> **EXERCISE A**
How many lines in the records below contain the word "millimetres"? Give only the number.

> **PASSAGE TO READ**
A documentation prototype for next generation messaging

Core concepts

  • Interoperability
    • A general messaging interface for messaging systems, not just email. Twitter, facebook, et al. should be optional means for messaging.
    • Backwards compatible with email.
  • Messages and calendar events are one in the same.
    • Time has proven that email and calendar need to consistently work together, so why should their particles be different things?
  • Supports the sending of HTML5 content.
  • Possibility for a commercial standard in addition to open standard, just as Twitter is the commercial standard for tweets.
  • Streams as subscribable endpoints
    • Replaces the awkwardness of periodical emails.
    • Vendors can write periodicals to streams, which users can attach (subscribe) to or detach (unsubscribe) from.

Syntax

Slashes (/) are used for separating a user from the domain, just as email separates with an @.

  • to: john/example.com
  • to: jane.doe/example.com
  • to: alex-miller/example.com

For the commercial standard, user could use extensionless domains

  • to: john/example
  • to: jane.doe/example
  • to: alex-miller/example
  • The owner of example.com would need to successfully register "example" as a domain in the commercial application.

3rd party non-email messaging systems tap into the "@" prefix

  • to: @username/twitter.com
  • Default domains can be set via client app to omit the domain
    • to: @username

Message Types

Example Subject Email Type Email Meta Keyword
"Hi, Sweetie" Message None, default
"Charity News Weekly" Periodical periodical
"Confirm your registration" Account-Website Handshake handshake
"Payment Accepted" Read-only notification notification
"Note to self" Personal note, file, or snippet sent to self to be saved or transfered between devices storage

How this is solved

<meta 
  name="email-handshake" 
  content="
    description: 'Please confirm your account with Lab95', 
    url: 'http://lab95.com/confirm/SX29Sfd948dfjWss301LK'
  "
>
<!-- Optional -->
<meta name="email-meta-version" content="0.9.0">

With a simple tag denoting the type of email, email programs can sort by this universal protocol. Read-only messages can be put in little dialogue boxes. Periodicals can be grouped into newsstand organizers. It's really up to the email client.

> **RECORDS PROVIDED**
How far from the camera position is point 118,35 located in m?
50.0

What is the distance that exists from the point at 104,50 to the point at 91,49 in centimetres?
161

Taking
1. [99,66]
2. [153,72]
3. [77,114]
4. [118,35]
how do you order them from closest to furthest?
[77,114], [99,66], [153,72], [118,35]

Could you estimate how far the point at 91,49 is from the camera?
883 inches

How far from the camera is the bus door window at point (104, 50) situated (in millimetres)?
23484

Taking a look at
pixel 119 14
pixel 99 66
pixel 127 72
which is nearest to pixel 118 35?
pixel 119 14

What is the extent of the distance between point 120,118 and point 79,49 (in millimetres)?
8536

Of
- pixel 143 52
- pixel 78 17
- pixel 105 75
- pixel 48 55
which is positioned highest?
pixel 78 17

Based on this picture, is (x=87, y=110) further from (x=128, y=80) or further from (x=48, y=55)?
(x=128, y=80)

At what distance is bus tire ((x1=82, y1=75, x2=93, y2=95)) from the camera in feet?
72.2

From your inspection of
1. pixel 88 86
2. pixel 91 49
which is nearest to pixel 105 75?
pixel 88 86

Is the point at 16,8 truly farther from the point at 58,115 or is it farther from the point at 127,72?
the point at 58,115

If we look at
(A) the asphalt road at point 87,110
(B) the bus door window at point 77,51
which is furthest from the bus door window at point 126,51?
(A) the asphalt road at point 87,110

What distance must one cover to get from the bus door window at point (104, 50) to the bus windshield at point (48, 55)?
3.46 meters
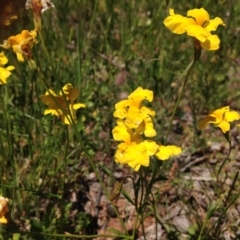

> **EXERCISE B**
Can you reproduce, word for word, the part of the messaging prototype text above starting with "Core concepts" and going on through "compatible with email."?

> **COMPLETE OUTPUT A**
2

> **COMPLETE OUTPUT B**
Core concepts

  • Interoperability
    • A general messaging interface for messaging systems, not just email. Twitter, facebook, et al. should be optional means for messaging.
    • Backwards compatible with email.